EXERCISE DESCRIPTION: Print exactly the lines from the one containing "Which is higher, (59,268) or (20,117)?" through the last line of the listing, both included.

RECORDS PROVIDED:
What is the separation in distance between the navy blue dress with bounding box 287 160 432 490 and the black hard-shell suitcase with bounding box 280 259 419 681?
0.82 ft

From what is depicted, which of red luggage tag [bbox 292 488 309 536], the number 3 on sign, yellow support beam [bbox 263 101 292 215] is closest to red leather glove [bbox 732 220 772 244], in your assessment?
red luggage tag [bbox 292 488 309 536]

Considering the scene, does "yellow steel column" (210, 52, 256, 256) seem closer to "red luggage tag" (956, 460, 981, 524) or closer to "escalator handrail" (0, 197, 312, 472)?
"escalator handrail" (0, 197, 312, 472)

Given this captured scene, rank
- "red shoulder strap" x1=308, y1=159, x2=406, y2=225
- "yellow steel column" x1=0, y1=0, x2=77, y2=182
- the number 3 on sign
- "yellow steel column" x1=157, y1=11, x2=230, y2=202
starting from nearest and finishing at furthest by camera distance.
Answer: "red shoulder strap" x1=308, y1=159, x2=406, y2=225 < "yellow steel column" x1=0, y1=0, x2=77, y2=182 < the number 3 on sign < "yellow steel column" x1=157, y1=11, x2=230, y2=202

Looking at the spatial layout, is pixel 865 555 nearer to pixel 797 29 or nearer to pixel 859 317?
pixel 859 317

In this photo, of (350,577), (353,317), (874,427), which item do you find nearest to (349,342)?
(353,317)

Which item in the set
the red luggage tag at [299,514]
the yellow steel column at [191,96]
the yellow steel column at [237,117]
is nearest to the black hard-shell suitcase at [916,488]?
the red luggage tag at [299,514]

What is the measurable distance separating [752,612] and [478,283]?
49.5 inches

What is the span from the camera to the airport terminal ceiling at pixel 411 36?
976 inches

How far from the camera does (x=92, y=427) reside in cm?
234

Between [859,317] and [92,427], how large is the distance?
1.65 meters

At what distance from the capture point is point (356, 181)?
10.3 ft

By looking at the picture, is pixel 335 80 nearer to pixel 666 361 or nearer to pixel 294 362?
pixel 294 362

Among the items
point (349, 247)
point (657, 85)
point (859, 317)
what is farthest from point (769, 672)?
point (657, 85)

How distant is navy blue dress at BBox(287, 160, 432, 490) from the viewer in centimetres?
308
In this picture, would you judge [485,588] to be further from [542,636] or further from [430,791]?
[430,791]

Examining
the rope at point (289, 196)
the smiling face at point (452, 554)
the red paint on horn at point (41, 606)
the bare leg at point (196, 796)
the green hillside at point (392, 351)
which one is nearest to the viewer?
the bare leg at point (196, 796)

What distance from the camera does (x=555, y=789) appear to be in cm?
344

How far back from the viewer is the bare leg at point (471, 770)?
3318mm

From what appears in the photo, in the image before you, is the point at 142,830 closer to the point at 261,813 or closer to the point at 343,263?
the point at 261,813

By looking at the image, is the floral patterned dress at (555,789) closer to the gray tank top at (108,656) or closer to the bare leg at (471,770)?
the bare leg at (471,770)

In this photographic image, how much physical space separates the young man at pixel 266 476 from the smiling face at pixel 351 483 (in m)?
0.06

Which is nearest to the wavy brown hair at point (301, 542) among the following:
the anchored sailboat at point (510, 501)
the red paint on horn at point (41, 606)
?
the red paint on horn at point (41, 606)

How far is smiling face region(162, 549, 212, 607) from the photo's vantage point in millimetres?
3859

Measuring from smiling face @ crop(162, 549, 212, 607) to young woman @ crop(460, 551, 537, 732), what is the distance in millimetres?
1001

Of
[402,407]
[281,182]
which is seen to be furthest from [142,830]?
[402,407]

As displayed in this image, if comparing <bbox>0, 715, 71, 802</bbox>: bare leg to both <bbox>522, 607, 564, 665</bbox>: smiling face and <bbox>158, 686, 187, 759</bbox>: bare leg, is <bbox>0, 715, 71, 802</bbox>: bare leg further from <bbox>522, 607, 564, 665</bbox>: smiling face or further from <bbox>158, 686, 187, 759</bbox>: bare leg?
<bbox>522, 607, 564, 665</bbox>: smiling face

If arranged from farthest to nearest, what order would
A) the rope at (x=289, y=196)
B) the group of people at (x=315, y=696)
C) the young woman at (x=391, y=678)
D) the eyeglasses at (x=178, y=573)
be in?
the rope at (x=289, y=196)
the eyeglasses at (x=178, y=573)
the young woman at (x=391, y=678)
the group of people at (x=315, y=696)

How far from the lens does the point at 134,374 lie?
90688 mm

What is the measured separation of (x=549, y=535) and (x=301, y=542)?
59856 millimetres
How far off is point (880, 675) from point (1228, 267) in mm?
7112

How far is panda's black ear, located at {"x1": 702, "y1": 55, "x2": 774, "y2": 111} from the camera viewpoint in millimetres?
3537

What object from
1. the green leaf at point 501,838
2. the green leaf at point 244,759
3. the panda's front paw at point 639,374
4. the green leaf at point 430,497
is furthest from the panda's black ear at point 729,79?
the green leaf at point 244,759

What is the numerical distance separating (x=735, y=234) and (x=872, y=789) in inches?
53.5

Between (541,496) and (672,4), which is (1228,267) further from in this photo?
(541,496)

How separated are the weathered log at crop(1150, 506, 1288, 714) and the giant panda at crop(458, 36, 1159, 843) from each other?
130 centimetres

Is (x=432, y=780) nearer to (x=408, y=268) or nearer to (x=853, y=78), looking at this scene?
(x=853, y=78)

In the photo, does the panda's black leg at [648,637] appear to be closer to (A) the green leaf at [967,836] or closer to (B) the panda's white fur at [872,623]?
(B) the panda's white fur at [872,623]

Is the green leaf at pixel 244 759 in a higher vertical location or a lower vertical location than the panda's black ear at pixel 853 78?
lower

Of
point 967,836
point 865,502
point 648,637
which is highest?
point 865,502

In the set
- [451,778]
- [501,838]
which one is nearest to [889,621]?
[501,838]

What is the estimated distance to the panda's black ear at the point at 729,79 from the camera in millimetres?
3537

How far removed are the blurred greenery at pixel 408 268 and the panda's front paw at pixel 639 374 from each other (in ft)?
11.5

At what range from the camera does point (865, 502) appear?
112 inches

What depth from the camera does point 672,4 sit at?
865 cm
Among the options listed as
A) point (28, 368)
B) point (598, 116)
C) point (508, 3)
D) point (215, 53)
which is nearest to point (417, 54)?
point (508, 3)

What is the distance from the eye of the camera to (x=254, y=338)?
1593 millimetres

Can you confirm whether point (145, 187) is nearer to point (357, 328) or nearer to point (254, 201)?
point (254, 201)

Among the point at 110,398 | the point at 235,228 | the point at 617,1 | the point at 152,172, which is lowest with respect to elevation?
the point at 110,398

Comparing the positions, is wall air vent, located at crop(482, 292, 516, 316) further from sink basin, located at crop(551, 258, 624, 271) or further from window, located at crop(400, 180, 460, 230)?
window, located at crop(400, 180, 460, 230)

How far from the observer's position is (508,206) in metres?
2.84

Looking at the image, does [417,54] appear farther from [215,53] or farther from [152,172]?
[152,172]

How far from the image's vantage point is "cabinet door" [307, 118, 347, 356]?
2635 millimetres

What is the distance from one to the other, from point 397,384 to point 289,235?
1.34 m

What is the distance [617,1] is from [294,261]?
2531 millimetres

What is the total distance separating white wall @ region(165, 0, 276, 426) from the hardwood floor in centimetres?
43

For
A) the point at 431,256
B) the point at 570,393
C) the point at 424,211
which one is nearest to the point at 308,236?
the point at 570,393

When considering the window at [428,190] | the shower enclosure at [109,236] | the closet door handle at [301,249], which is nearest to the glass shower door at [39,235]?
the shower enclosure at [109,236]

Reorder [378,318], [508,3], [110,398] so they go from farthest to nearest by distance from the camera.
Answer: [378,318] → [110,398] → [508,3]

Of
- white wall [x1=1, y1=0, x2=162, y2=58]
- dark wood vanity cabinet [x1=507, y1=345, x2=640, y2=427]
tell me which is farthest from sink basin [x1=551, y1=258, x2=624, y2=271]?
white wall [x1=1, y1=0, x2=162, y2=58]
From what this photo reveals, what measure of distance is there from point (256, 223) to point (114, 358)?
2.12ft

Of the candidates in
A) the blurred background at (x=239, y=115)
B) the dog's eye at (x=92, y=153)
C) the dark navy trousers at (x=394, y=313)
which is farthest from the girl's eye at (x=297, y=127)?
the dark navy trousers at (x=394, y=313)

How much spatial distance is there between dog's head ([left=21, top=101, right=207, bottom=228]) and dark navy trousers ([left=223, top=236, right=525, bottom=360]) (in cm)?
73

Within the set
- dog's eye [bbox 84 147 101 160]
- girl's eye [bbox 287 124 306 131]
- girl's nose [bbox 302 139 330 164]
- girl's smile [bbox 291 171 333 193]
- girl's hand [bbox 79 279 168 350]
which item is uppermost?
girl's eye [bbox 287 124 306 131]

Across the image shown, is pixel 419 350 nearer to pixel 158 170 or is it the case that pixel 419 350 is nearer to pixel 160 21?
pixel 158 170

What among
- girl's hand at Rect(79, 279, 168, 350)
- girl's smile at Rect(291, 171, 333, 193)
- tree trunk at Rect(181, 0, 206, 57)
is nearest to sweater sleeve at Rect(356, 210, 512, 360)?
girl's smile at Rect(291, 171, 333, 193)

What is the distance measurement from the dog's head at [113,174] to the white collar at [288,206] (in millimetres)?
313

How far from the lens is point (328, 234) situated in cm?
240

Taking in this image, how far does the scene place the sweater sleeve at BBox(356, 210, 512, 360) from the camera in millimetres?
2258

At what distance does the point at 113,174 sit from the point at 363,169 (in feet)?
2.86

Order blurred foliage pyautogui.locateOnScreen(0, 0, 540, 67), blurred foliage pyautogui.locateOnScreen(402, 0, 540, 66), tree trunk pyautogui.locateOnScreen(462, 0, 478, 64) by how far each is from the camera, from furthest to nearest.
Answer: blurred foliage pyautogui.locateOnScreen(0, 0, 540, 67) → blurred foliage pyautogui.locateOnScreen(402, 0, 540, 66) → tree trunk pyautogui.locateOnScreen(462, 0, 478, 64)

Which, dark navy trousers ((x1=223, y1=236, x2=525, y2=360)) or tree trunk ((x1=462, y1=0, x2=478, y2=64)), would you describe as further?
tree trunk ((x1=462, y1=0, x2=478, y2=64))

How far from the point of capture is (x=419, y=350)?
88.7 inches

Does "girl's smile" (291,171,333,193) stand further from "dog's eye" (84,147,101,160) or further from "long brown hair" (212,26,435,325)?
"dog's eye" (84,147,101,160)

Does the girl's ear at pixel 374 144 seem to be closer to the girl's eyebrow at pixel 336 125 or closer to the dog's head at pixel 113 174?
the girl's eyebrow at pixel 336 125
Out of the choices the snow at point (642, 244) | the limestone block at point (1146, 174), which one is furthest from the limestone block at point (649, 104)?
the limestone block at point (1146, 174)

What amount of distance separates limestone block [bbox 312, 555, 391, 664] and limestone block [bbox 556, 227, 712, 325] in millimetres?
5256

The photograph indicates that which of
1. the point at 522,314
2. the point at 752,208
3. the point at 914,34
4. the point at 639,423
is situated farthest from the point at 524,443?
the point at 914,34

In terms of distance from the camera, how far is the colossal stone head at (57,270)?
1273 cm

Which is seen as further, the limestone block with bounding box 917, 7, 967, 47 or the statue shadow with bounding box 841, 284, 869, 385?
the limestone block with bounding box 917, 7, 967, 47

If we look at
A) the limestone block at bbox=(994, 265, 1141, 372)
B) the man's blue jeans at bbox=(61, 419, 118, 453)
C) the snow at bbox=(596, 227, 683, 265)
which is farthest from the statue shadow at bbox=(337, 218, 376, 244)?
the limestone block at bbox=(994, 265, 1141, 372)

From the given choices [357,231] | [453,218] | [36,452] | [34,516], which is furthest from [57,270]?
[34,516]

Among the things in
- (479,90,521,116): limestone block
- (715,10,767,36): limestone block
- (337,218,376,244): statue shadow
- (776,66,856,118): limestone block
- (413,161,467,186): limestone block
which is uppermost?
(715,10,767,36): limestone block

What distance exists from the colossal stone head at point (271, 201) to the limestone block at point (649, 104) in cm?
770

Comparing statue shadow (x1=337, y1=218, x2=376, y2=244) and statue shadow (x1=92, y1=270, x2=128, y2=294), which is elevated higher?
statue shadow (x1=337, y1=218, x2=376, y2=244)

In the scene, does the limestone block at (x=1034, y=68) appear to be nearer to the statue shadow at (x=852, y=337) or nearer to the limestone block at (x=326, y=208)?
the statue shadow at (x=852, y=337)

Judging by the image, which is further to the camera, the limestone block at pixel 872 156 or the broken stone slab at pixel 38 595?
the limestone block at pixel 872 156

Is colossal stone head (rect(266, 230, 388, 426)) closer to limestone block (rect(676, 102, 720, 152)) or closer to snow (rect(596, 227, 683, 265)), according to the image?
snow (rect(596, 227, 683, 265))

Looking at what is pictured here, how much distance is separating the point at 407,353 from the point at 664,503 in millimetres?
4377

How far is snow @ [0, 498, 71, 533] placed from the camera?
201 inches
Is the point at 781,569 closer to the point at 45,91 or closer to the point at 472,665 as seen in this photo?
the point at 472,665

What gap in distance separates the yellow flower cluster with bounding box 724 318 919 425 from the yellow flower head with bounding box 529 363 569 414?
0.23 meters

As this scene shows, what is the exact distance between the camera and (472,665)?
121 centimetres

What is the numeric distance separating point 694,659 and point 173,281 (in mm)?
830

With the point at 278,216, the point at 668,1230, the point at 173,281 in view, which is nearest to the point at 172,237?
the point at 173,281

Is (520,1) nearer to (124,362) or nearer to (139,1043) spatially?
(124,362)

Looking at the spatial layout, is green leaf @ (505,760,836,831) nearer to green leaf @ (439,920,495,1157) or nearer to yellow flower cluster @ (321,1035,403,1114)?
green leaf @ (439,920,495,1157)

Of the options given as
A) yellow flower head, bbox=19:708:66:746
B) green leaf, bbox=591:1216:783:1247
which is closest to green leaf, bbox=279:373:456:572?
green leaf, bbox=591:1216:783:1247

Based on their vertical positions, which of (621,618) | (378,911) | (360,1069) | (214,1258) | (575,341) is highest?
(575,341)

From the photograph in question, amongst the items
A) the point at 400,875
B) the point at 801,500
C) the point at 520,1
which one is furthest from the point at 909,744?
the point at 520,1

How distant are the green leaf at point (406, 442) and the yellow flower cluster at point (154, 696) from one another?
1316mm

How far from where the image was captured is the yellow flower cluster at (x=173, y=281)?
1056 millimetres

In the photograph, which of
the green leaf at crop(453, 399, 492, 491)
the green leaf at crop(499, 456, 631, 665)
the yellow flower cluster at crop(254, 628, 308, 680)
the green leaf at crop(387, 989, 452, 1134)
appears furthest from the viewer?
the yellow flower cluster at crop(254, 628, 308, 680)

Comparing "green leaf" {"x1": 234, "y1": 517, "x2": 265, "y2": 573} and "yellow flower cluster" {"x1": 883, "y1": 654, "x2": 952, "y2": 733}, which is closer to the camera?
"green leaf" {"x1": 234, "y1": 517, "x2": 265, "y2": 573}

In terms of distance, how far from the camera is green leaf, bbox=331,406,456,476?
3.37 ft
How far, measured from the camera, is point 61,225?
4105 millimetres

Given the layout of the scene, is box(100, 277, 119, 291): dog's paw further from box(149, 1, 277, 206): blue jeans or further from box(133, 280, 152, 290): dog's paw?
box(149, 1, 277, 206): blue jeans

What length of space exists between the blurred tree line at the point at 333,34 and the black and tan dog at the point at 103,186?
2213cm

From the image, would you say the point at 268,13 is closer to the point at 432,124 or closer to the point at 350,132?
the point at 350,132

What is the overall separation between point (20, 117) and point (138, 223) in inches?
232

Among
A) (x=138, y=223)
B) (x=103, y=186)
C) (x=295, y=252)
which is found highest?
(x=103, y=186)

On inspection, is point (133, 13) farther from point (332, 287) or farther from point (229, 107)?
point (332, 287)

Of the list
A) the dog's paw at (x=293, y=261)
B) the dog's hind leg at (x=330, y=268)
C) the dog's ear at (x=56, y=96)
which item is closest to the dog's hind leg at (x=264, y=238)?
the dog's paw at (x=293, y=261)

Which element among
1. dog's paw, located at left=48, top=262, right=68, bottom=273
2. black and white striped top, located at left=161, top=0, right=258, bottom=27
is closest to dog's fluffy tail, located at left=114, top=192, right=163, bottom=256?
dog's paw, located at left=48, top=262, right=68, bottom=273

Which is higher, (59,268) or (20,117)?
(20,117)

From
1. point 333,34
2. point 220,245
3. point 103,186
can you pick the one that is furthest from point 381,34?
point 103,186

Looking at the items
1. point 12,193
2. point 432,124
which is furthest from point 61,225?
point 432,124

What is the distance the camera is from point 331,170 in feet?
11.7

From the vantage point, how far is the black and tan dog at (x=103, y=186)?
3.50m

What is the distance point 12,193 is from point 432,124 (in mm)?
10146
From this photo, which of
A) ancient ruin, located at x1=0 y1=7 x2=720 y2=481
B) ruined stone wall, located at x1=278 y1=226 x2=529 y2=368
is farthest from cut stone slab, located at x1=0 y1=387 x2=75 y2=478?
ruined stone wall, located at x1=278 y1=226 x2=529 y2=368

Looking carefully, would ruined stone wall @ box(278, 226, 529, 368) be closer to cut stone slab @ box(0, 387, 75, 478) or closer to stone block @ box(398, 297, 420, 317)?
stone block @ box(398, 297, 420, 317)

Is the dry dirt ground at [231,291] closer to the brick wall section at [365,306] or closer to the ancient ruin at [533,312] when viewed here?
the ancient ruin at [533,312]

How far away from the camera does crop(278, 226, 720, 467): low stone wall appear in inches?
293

REPLY TO THE TASK:
Which is higher, (59,268) or (20,117)?
(20,117)

From
1. point 333,34
2. point 220,245
3. point 103,186
can you pick the one that is furthest from point 381,34?
point 103,186

Looking at the items
1. point 12,193
2. point 432,124
which is furthest from point 61,225?
point 432,124

What is the distance the camera is from point 331,170 in feet?
11.7

From the vantage point, how far is the black and tan dog at (x=103, y=186)?
3.50m

What is the distance point 12,193 is from point 432,124 (in mm)?
10146
From this photo, which of
A) ancient ruin, located at x1=0 y1=7 x2=720 y2=481
B) ruined stone wall, located at x1=278 y1=226 x2=529 y2=368
is farthest from cut stone slab, located at x1=0 y1=387 x2=75 y2=478?
ruined stone wall, located at x1=278 y1=226 x2=529 y2=368

Looking carefully, would ruined stone wall @ box(278, 226, 529, 368) be closer to cut stone slab @ box(0, 387, 75, 478) or closer to stone block @ box(398, 297, 420, 317)?
stone block @ box(398, 297, 420, 317)

Is the dry dirt ground at [231,291] closer to the brick wall section at [365,306] or closer to the ancient ruin at [533,312] when viewed here?
the ancient ruin at [533,312]

How far away from the camera does crop(278, 226, 720, 467): low stone wall appear in inches?
293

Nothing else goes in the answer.